## Your instructions
Copy out the lines beginning at the one with "THE GOOD, THE" and ending at the last line of the data, both included; pictures stay out.

[Short text fragments from websites]
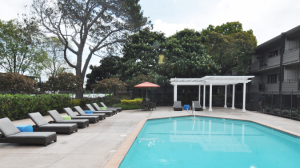 Palo Alto Furnished Rentals 6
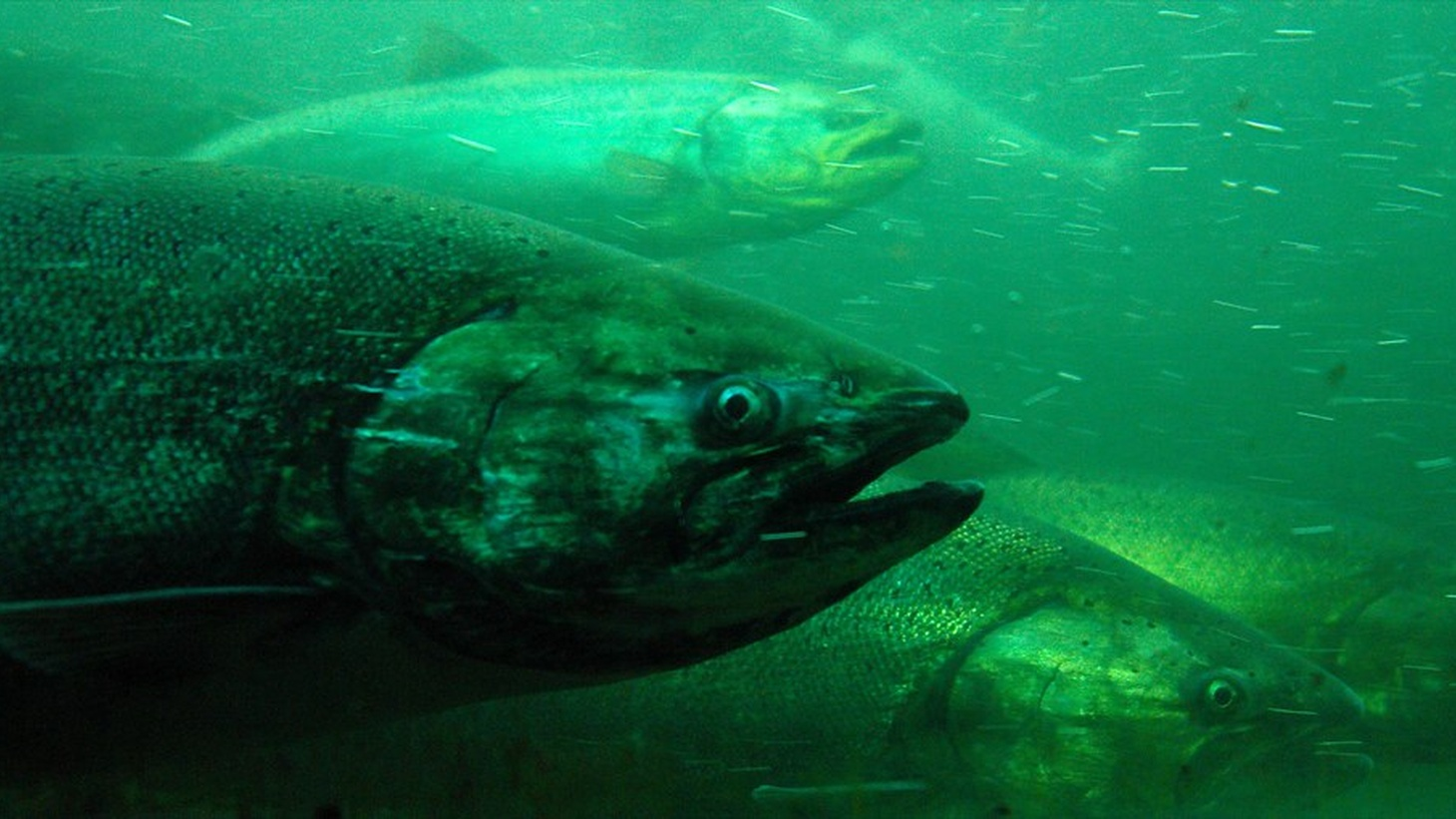 Chinook salmon in the fish ladder at the Hiram M Chittenden Locks.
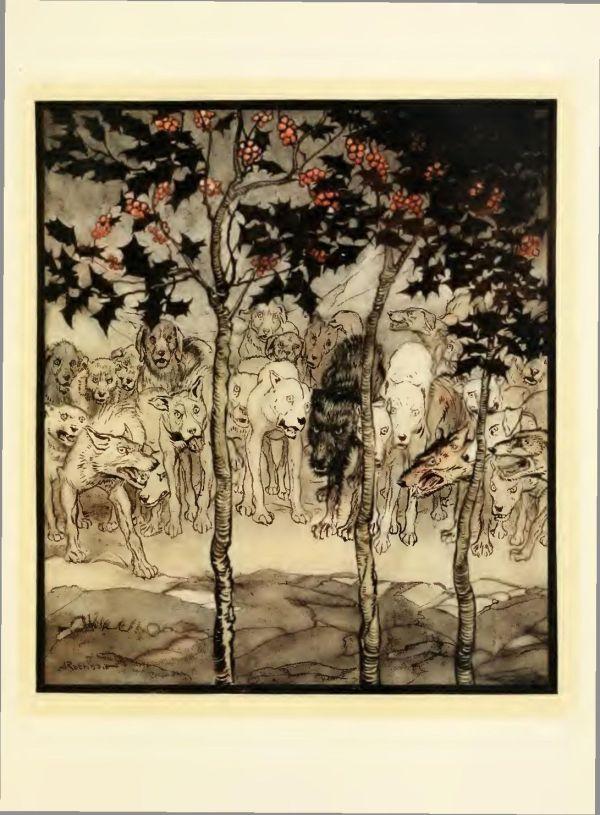 Irish-Fairy-Tales-by-James-Stephens-23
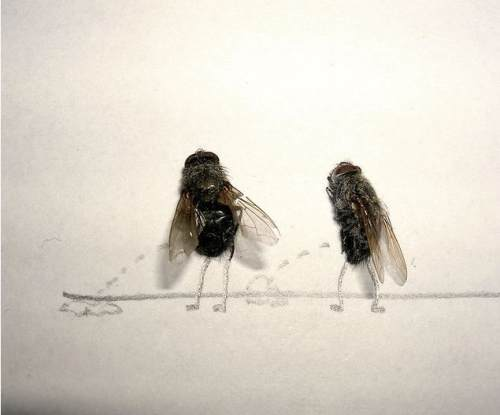 dead-flies-art-1
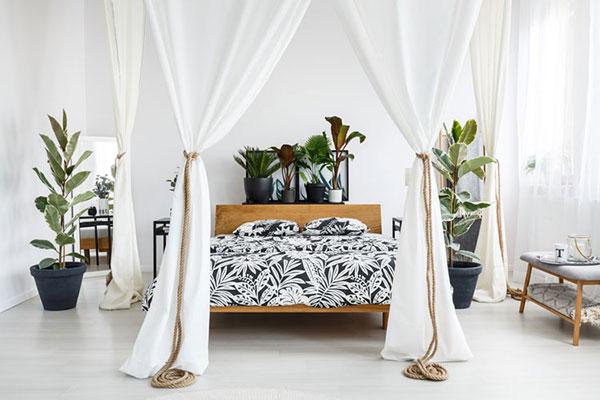 Nên trồng 3 - 4 chậu cây mini để bàn trong phòng ngủ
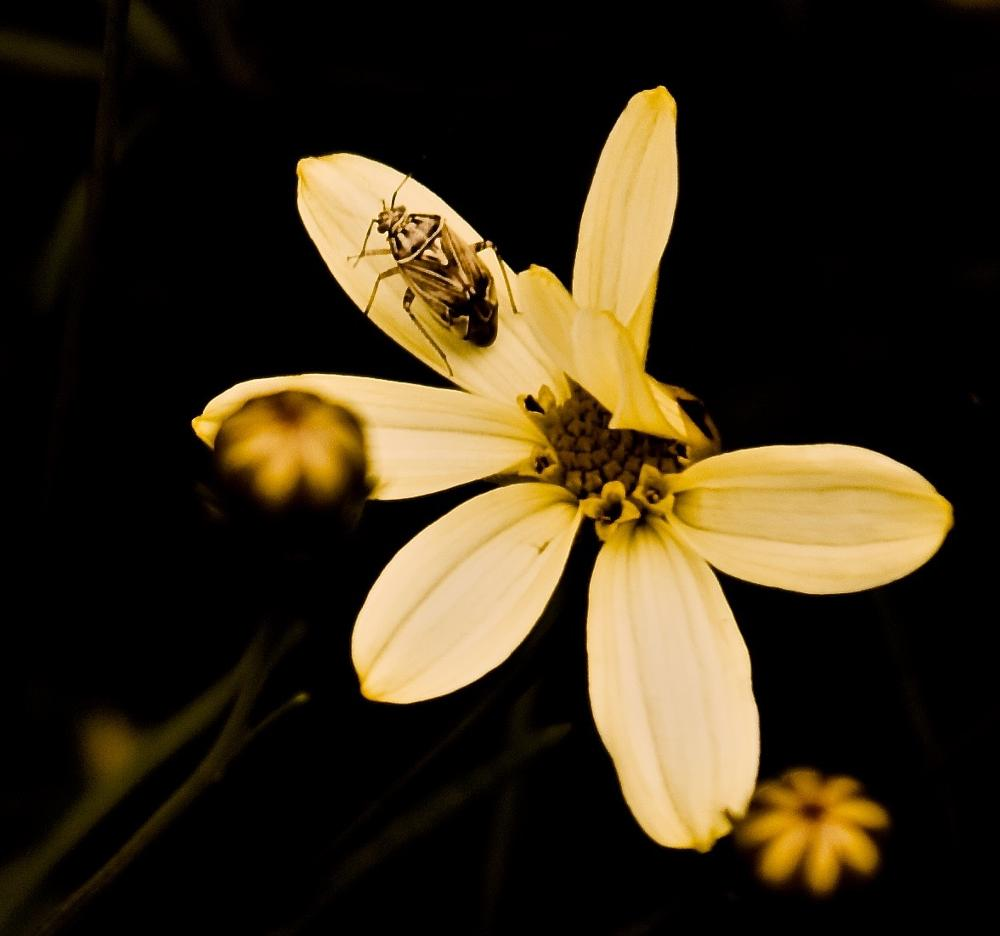 Photo in Nature #insect #bug #flower #summer #nature #macro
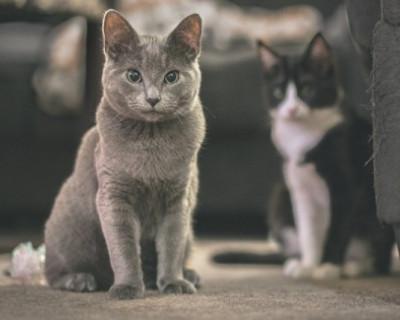 Депутаты Госдумы запретили россиянам выбрасывать домашних животных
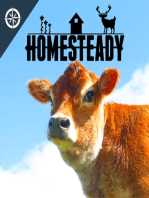 THE GOOD, THE BAD, AND THE UGLY YEAR 1 AT OUR NEW HOMESTEAD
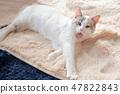 一隻貓 47822843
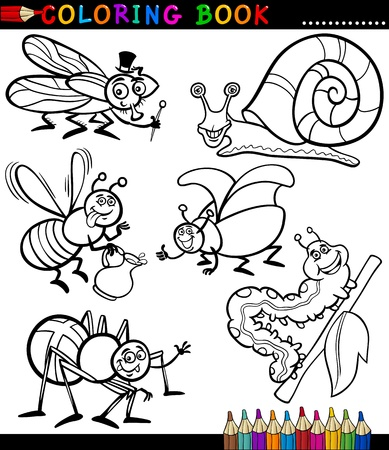 Black and White Coloring Book or Page Cartoon Illustration Set of Funny Insects and Bugs for Children Vector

## Task response
 THE GOOD, THE BAD, AND THE UGLY YEAR 1 AT OUR NEW HOMESTEAD
 一隻貓 47822843
 Black and White Coloring Book or Page Cartoon Illustration Set of Funny Insects and Bugs for Children Vector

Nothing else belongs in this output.